> _Activity_
In the copy of these records, include no pictures and change nothing else.
Content starts
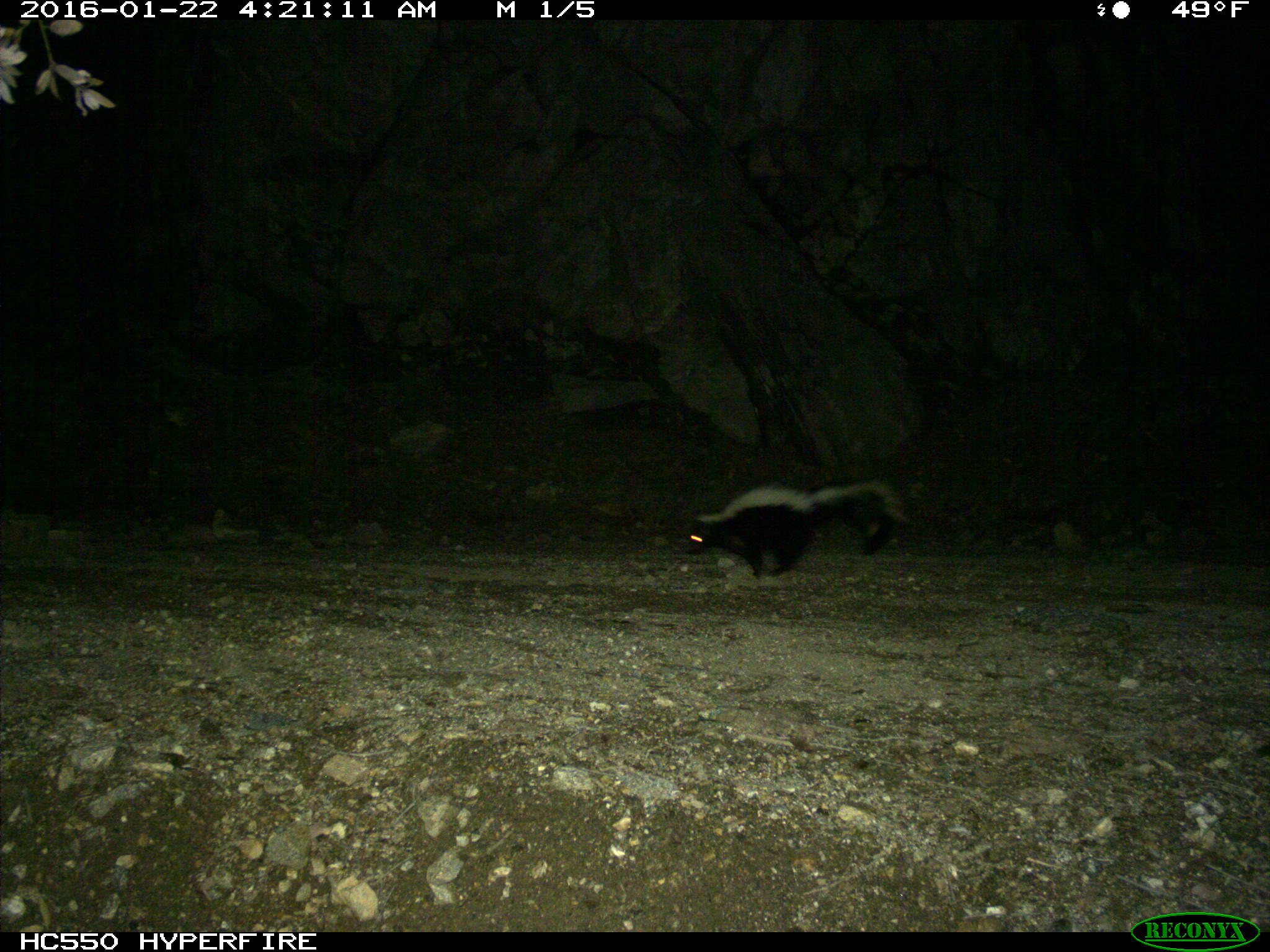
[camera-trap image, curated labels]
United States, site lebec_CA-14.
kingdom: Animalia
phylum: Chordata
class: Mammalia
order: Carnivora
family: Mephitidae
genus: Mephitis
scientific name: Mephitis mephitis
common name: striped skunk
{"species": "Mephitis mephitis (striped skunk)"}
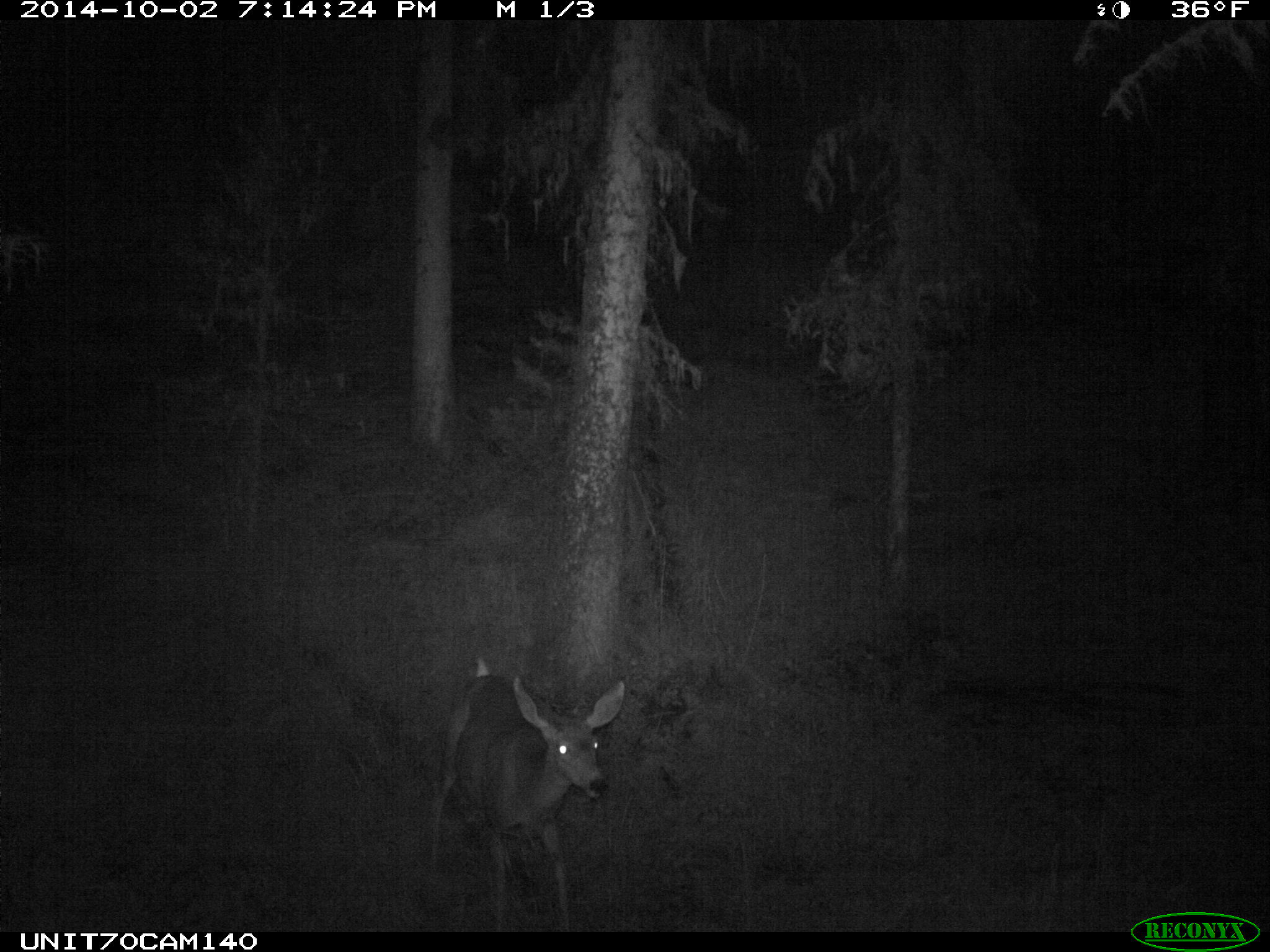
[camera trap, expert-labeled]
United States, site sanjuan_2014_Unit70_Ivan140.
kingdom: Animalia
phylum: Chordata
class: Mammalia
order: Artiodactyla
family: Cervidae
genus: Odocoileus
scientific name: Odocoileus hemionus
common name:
Content ends
> _Problem solution_
[camera-trap image, curated labels]
United States, site lebec_CA-14.
kingdom: Animalia
phylum: Chordata
class: Mammalia
order: Carnivora
family: Mephitidae
genus: Mephitis
scientific name: Mephitis mephitis
common name: striped skunk
{"species": "Mephitis mephitis (striped skunk)"}
[camera trap, expert-labeled]
United States, site sanjuan_2014_Unit70_Ivan140.
kingdom: Animalia
phylum: Chordata
class: Mammalia
order: Artiodactyla
family: Cervidae
genus: Odocoileus
scientific name: Odocoileus hemionus
common name:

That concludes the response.